Per favore, ricopia per intero l'estratto su Vinitaly 2025 riportato qui sotto, senza alcuna modifica.

| ESTRATTO FORNITO |
+ + +

Era il 6 aprile e osservando la folla che attendeva di entrare a Vinitaly 2025 ci si chiedeva se i dazi annunciati da Trump avrebbero turbato la manifestazione. La pseudo politica economica del presidente statunitense aveva, infatti, da mesi agitato l’economia mondiale con un balletto di annunci di dazi usati per scompaginare e distruggere equilibri, regole e accordi che avevano garantito – certamente con imperfezioni, difetti e squilibri – i rapporti economici a livello globale.

Wine Paris, ProWein e Vinitaly

Si è immediatamente percepito che il Salone non sarebbe stato condizionato dalla ‘paura dei dazi’ non solo per la rilevante presenza di operatori internazionali (nelle frasi che si coglievano al volo l’inglese era quasi prevalente), ma soprattutto per la vivacità delle contrattazioni che non sfuggivano a un occhio attento e per la generale soddisfazione che si percepiva tra gli espositori. I dati finali testimoniano un’ottima edizione: circa 4.000 aziende espositrici e 97.000 presenze di operatori di cui il 33% estere (32.000 con +7% rispetto al 2024). Oltre 130 le nazioni di provenienza con significativi incrementi di alcuni dei principali destinatari del nostro export: +5% USA (i dazi minacciati hanno forse spinto gli importatori a ‘fare scorte’) e Germania, +30% Inghilterra e Francia, +20% Belgio e Olanda e +10% Svizzera e Giappone. In controtendenza gli arrivi dalla Cina: -20%: sarebbe interessante capire se il fenomeno sia dovuto alla geopolitica o a problematiche relative all’Italia e ai suoi vini.

+ + +

| DATI DI PARTENZA |
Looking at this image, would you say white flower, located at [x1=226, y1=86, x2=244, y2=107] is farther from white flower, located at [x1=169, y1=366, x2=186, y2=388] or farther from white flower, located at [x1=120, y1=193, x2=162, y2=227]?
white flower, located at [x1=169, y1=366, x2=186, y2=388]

+ + +

| SOLUZIONE SCRITTA |
Era il 6 aprile e osservando la folla che attendeva di entrare a Vinitaly 2025 ci si chiedeva se i dazi annunciati da Trump avrebbero turbato la manifestazione. La pseudo politica economica del presidente statunitense aveva, infatti, da mesi agitato l’economia mondiale con un balletto di annunci di dazi usati per scompaginare e distruggere equilibri, regole e accordi che avevano garantito – certamente con imperfezioni, difetti e squilibri – i rapporti economici a livello globale.

Wine Paris, ProWein e Vinitaly

Si è immediatamente percepito che il Salone non sarebbe stato condizionato dalla ‘paura dei dazi’ non solo per la rilevante presenza di operatori internazionali (nelle frasi che si coglievano al volo l’inglese era quasi prevalente), ma soprattutto per la vivacità delle contrattazioni che non sfuggivano a un occhio attento e per la generale soddisfazione che si percepiva tra gli espositori. I dati finali testimoniano un’ottima edizione: circa 4.000 aziende espositrici e 97.000 presenze di operatori di cui il 33% estere (32.000 con +7% rispetto al 2024). Oltre 130 le nazioni di provenienza con significativi incrementi di alcuni dei principali destinatari del nostro export: +5% USA (i dazi minacciati hanno forse spinto gli importatori a ‘fare scorte’) e Germania, +30% Inghilterra e Francia, +20% Belgio e Olanda e +10% Svizzera e Giappone. In controtendenza gli arrivi dalla Cina: -20%: sarebbe interessante capire se il fenomeno sia dovuto alla geopolitica o a problematiche relative all’Italia e ai suoi vini.